**PASSAGE TO READ:**
::::::::
The speculative project as a new typology for the communal spaces in extensive suburbanisation

Category

Reinvented places to meet and share

Project Description

The project addresses questions of privatization and individualization of urban sprawl in rural areas in Poland. The idea is to develop a modular building system, allowing for the creation of a common space, located on the border, between neighbors. It unlocks the fences, and thus social relations, currently closed in contemporary gated society. This solution promotes togetherness and enables communities to be more environmentally and economically resilient.

Project Region

Wrocław, Poland

EU Programme or fund

No

Description of the project

Summary

The current problem that we need to deal with lies outside our central cities. Urban sprawl, as an omnipresent and evolving form of urbanization, is thus of shared importance requiring understanding and shift action. The necessity to reclaim urban sprawl requires the introduction of new meanings for inactive or forgotten values that have been yet absent or hidden. Therefore, we need to address the issue of decentralization, dissolution and lack of continuity in the rural areas 93% of the polish territory. The speculative project proposes a new typology for the communal spaces in extensive suburbanisation based on the careful observation on the current condition of the gated society in polish countryside.

The project addresses questions of social isolation, privatization and individualization of urban sprawl.  The idea focuses on existing boundaries, fences, walled estates, commonly present in contemporary gated society. The dense ownership structure has the potential of common value by opening and unlocking existing divisions. The possibility of mediating or negotiating borders reclaim the division between private and common. The project is a modular system that enables community driven production of common spaces as programmatic, aesthetic and functional configurator. The catalogue of collective spaces compost, rain water collector, shared garden kitchen, laundry, common playground and greenhouse kitchen garden etc. introduce human proximity to nature and other neighbors. Moreover, what is shared increases the integrity of rural settlements, and is a factor that may consolidate and prevent further uncontrolled growth. Adds-on in peri-urban areas supports individuals and communities to be more environmentally and economically resilient.
::::::::
**TASK 1:**
Using the suburban communal-space project description, explain in one to three sentences why the shared spaces are expected to help curb further uncontrolled growth.
**TASK 2:**
Take the suburban communal-space project description further, picking up after its final sentence.
The data that comes next has no connection to the suburban communal-space project description above.

**RECORDED INFORMATION:**
::::::::
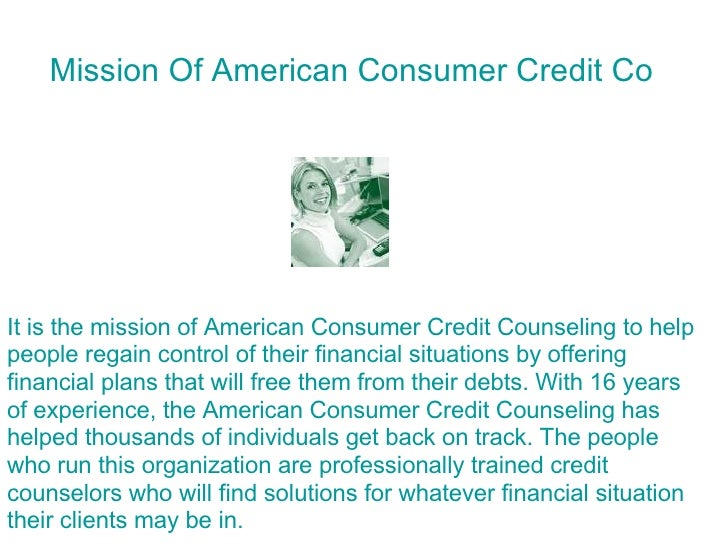 Mission Of American Consumer Credit Co

It is the mission of American Consumer Credit Counseling to help people regain control of their financial situations by offering financial plans that will free them from their debts. With 16 years of experience, the American Consumer Credit Counseling has helped thousands of individuals get back on track. The people who run this organization are professionally trained credit counselors who will find solutions for whatever financial situation their clients may be in.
::::::::
**EXERCISE RESPONSE 1:**
The description states that what is shared increases the integrity of rural settlements. This added integrity is presented as a factor that may consolidate those settlements and prevent further uncontrolled growth.

**EXERCISE RESPONSE 2:**
The project as a common border questions urban regulation and functional constraints which shape alleged freedom of individual suburban form of living, looking towards the potential also in new plans.

 

Key objectives for sustainability

How might we prevent social and environmental threats of urban sprawl? How might we envision a transformation of the suburban territory through introduction of common resources, practices and politics?

The discrepancy between a sprawling city and the concentration of public capital generates high costs, both social and environmental. Spatial chaos, which is mainly responsible for the uncontrolled process of suburbanization, generates PLN 80 billion additional costs annually. 

Combating this polarity depends largely on the ability to create a good quality common space, understood not as public, but one that belongs to citizens.

The project is a design strategy for the commoning of unused land at the social, environmental and economic levels. The project is a self-sustainable modular building system, easy to build, designed for disassembly, based on a circular economy and local production where people can exchange, work and leisure together. The introduced network of common spaces is flexible and adapts to changing conditions.

The idea is to create spaces within direct proximity between public and private. Sharing spaces, as example of a greenhouse garden, collective kitchen, pool and sauna might be only available when done together. Despite the advantages of increasing individual comfort, cooperation allows us to meet the challenges with local resources - water circulation, food production and exchange, waste composting and energy provision. All scenarios are based on a culture of sharing and self-sustainability, and respond to the specific needs and character of the place

Chaotic and spontaneous suburbanization in rural areas is characterized by low building density, large dispersion and the lack of continuity in the building development. The introduction of new non-residential and non-agricultural functions consolidates the existing spatial structures of villages. As a result, they form a complete rural settlement and reduce uncontrolled growth.

Key objectives for aesthetics and quality

How might we reflect  in terms of aesthetics and quality of experience the balance between standardization of the system and customisation of the common?

The project questions the individual and privatized market architecture production, in favour of the importance of commons, adaptability, modularity and cooperation. First, it assumes speculative mapping as a method of identifying suburban wastelands and potentials. Secondly, it is based on prototyping common spaces, its resources, manufacturing techniques and self-management practices.

The speculative crowdsourcing mapping tool digitally supports the building system by enabling community-driven design to collect ideas, budget and inform exchange and reuse. Rather than a finished project it established a system of collecting people, ideas, potentials and benefits. Once the needs and spots have been identified through crowdsourcing mapping tools, then people can call for action and cooperatively design and build.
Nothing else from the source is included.